Пример результатов сравнения последовательных кадров по метрике d: An example of the results of comparing successive frames by metric d:

[..., 0.31, 0.25, 0.79, 0.12, 0.17, ... , 0.47, 0.85, 0.14] [..., 0.31, 0.25, 0.79, 0.12, 0.17, ... , 0.47, 0.85, 0.14]

Соответственно для этого примера границы сцен соответствуют кадрам с расстояниями от предыдущих равными 0.79 и 0.85. Accordingly, for this example, the scene boundaries correspond to frames with distances from the previous ones equal to 0.79 and 0.85.

[0043] Для полученных сегментов segms производится кластеризация Optimal Sequential Grouping с помощью решения оптимизационной задачи минимизации расстояния между центроидами векторов, входящих в сегменты segms по построенной матрице попарных расстояний между сегментами. В качестве алгоритма сегментации предлагается использование методов кластеризации и использование метода локтя для определения количества кластеров. [0043] For the resulting segms segments, Optimal Sequential Grouping clustering is performed by solving the optimization problem of minimizing the distance between the centroids of the vectors included in the segms segments using the constructed matrix of pairwise distances between segments. As a segmentation algorithm, it is proposed to use clustering methods and use the elbow method to determine the number of clusters.

[0044] Для калибровки и выбора параметров, используемых для сегментирования в данном подходе может использоваться калибровочная выборка. Под калибровочной выборкой понимается размеченный датасет коммуникаций в видео, с разметкой сцен (сегментов) в виде меток начала и окончания сцены. В отличие от supervised подхода, для калибровки/выбора параметров при сегментации фильмов нужно не 21000 сцен, как это представлено в A Local-to-Global Approach to Multi-modal Movie Scene Segmentation, а всего 200 сцен. [0044] Calibration sampling can be used to calibrate and select parameters used for segmentation in this approach. A calibration sample is understood as a labeled dataset of communications in video, with scenes (segments) marked in the form of scene start and end marks. Unlike the supervised approach, to calibrate/select parameters for movie segmentation, you need not 21,000 scenes, as presented in A Local-to-Global Approach to Multi-modal Movie Scene Segmentation, but only 200 scenes.

[0045] При этом с помощью калибровочной выборки возможна оптимизация и выбор параметров, используемых для сегментации. Калибруемые параметры: - весовые коэффициенты wl, w2, w3 метрик dl,d2,d3 для расчёта метрики d; [0045] In this case, with the help of calibration sampling, optimization and selection of parameters used for segmentation are possible. Calibrated parameters: - weighting coefficients wl, w2, w3 of metrics dl, d2, d3 for calculating metric d;

- порог чувствительности L. - sensitivity threshold L.

[0046] Калибровка производится путем корректировки Cost функции, которая представляет сумму ошибок на калибровочной выборке (т.е. классическая задача минимизации ошибки). [0046] Calibration is performed by adjusting the Cost function, which represents the sum of errors on the calibration sample (ie, the classic error minimization problem).

[0047] Для отладки модели машинного обучения, применяемой для классификации сцен, может выполнять классификация по тэгам, которая производится на базе тех же самых единых векторов, которые получены на шаге (105), и сцен, полученных в ходе сегментации на этапе (107). Для классификации используется обучающая выборка извлекаемых объектов из сцен - тэгов. Для каждой сцены может быть несколько тэгов, то есть решается задача multilabel (множество меток) классификации. [0047] To debug the machine learning model used for scene classification, tag classification can be performed based on the same uniform vectors obtained in step (105) and the scenes obtained during segmentation in step (107) . For classification, a training sample of extracted objects from scenes - tags - is used. For each scene there can be several tags, that is, the problem of multilabel classification is solved.
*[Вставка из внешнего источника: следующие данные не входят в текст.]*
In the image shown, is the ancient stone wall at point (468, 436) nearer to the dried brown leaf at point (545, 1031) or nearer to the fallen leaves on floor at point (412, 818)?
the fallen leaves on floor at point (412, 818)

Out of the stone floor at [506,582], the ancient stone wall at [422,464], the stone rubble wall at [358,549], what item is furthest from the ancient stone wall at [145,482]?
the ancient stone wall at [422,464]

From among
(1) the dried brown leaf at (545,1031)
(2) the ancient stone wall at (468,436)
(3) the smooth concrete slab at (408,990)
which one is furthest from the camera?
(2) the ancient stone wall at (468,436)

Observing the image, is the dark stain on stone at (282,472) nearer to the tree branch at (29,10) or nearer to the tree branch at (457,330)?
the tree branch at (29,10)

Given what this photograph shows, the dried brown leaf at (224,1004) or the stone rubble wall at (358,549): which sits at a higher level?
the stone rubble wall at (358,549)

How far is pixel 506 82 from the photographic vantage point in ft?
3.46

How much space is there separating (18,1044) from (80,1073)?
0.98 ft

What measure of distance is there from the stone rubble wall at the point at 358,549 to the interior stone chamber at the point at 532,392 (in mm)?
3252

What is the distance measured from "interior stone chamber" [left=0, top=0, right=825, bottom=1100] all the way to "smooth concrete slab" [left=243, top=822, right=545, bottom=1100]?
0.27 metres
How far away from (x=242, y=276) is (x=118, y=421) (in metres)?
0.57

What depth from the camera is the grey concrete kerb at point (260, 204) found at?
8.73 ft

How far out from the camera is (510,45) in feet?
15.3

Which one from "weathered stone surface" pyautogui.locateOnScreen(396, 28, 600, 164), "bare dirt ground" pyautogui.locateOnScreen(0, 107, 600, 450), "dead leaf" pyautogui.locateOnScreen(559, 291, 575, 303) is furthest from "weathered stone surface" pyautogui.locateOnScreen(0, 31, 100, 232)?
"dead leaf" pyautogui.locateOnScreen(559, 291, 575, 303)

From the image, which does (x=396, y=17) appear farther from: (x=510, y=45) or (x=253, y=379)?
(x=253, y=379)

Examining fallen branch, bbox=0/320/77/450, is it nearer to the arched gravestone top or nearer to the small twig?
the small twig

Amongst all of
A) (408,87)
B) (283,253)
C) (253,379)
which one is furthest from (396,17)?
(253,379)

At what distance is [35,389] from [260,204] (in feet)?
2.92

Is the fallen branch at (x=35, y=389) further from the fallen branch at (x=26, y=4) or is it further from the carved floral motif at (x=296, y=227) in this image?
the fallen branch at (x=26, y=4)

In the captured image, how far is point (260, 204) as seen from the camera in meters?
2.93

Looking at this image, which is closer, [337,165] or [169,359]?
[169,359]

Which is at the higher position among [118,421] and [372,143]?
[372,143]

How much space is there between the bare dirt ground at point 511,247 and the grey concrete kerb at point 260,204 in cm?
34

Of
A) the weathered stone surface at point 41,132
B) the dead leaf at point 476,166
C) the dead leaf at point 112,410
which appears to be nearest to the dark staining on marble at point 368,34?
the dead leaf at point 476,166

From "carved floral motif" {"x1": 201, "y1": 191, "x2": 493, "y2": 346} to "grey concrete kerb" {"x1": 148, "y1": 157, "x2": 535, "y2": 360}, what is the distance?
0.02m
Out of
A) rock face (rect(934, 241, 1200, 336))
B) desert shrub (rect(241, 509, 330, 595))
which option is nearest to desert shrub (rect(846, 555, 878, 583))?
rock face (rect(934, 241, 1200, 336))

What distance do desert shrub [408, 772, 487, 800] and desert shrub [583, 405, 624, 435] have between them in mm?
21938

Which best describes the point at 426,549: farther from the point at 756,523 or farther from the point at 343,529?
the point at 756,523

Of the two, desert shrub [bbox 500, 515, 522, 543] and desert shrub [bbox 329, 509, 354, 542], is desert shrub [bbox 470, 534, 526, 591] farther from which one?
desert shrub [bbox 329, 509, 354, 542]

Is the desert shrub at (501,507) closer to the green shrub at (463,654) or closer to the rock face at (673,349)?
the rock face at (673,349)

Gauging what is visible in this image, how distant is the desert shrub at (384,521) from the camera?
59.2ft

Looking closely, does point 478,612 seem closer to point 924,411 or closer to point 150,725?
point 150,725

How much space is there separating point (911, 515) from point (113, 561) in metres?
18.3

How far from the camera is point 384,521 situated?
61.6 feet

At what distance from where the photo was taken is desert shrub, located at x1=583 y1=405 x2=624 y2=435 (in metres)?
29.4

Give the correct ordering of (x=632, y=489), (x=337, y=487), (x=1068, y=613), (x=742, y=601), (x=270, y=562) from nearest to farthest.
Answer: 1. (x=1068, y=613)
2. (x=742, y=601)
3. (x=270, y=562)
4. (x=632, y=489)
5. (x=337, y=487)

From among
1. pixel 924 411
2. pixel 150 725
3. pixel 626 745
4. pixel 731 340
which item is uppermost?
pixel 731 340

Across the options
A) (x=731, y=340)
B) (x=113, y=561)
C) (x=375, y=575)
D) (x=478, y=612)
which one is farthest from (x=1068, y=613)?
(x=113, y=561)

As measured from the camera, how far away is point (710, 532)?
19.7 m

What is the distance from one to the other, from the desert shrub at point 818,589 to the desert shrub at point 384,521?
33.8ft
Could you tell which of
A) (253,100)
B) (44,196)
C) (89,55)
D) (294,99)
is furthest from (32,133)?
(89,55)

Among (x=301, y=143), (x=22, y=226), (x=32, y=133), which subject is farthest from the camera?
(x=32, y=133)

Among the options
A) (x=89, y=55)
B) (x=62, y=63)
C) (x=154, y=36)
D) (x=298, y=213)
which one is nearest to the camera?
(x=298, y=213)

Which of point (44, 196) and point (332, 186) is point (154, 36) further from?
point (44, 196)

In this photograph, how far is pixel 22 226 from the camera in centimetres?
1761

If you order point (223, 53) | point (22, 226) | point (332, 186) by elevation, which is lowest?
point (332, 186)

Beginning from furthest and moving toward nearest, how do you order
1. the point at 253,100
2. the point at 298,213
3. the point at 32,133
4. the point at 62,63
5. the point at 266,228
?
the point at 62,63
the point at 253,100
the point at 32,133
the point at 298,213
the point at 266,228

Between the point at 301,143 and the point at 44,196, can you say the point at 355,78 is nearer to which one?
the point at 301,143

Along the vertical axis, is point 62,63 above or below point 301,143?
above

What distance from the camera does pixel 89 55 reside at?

[0048] Представлением сцены для классификации является усредненный вектор по всей сцене (под усреднением понимается вектор из сцены, который имеет наименьшее евклидово расстояние до среднего вектора). Так как вектор признаков уже подготовлен на этапе (105), то для классификации можно использовать не сложные deep learning end2end подходы, а производить обучение на обучающей выборке тэгов классическими методами машинного обучения (ML), например, с помощью метода градиентного бустинга. [0048] The representation of a scene for classification is the average vector over the entire scene (averaging means the vector from the scene that has the smallest Euclidean distance to the average vector). Since the feature vector has already been prepared at stage (105), for classification you can use not complex deep learning end2end approaches, but train on a training set of tags using classical machine learning (ML) methods, for example, using the gradient boosting method.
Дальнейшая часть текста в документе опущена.